▶ [Description of the task] Repeat every entry exactly as it stands. Omit the images.
---- Provided data
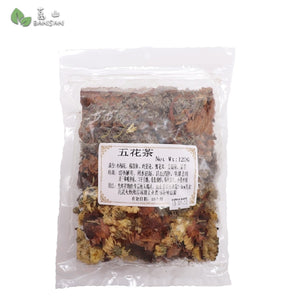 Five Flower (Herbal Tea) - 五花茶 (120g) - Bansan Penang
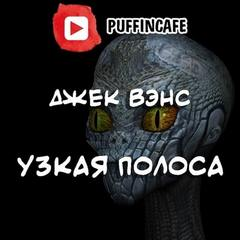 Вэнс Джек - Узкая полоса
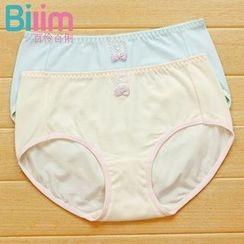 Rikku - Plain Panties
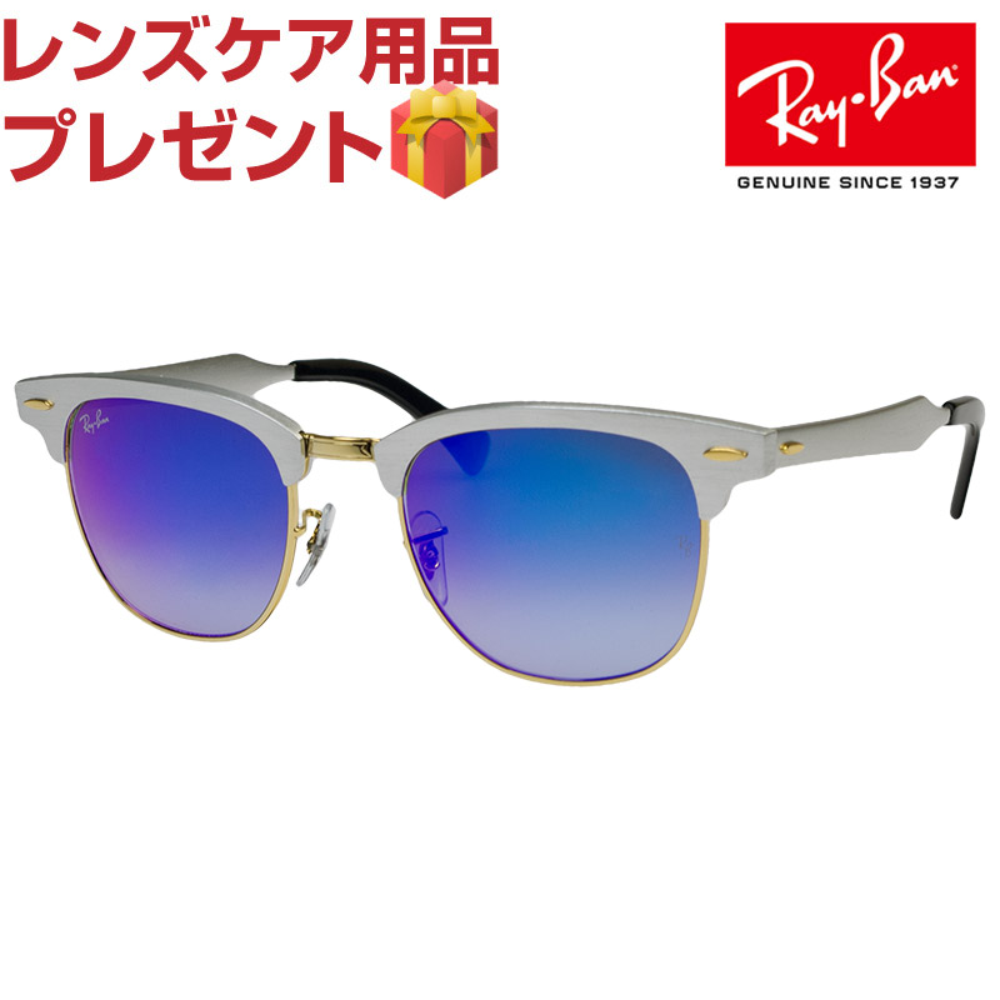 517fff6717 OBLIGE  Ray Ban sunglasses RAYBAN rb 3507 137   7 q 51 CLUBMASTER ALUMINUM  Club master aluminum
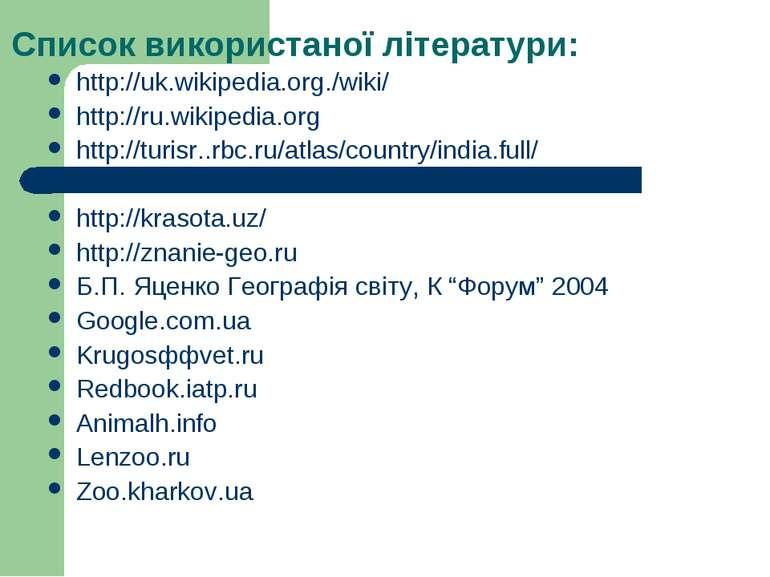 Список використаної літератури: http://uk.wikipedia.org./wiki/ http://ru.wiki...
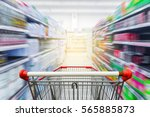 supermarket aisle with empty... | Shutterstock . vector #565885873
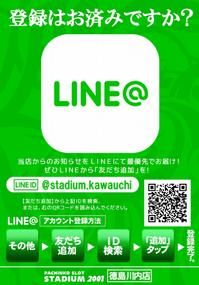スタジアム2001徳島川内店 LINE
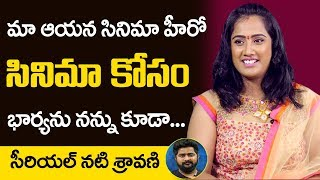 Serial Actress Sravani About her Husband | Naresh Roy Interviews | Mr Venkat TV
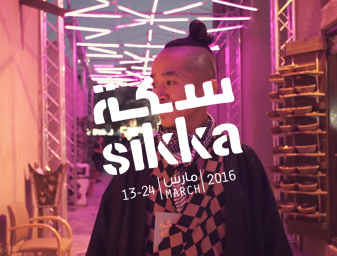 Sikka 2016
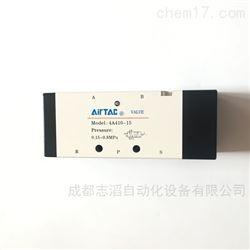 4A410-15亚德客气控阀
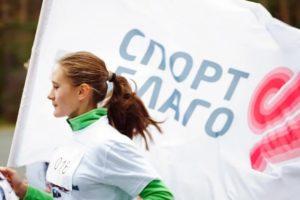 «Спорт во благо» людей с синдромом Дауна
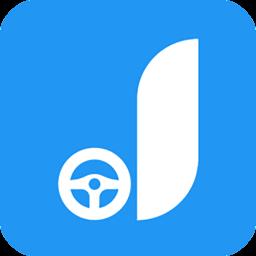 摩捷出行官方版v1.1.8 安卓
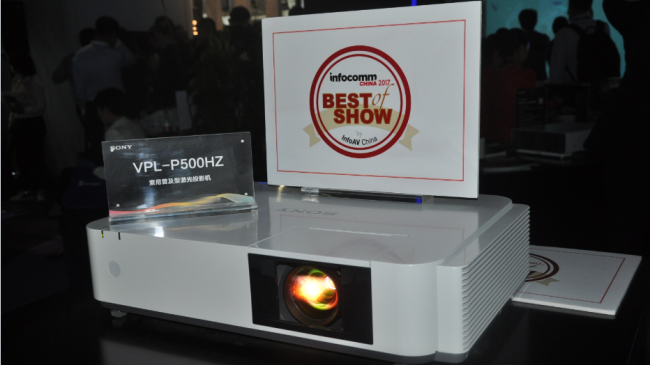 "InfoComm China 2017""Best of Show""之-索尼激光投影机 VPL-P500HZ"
--------
▶ [Result for this task]
 Five Flower (Herbal Tea) - 五花茶 (120g) - Bansan Penang
 Вэнс Джек - Узкая полоса
 Rikku - Plain Panties
 517fff6717 OBLIGE  Ray Ban sunglasses RAYBAN rb 3507 137   7 q 51 CLUBMASTER ALUMINUM  Club master aluminum
 Список використаної літератури: http://uk.wikipedia.org./wiki/ http://ru.wiki...
 supermarket aisle with empty... | Shutterstock . vector #565885873
スタジアム2001徳島川内店 LINE
 Serial Actress Sravani About her Husband | Naresh Roy Interviews | Mr Venkat TV
 Sikka 2016
 4A410-15亚德客气控阀
 «Спорт во благо» людей с синдромом Дауна
 摩捷出行官方版v1.1.8 安卓
 "InfoComm China 2017""Best of Show""之-索尼激光投影机 VPL-P500HZ"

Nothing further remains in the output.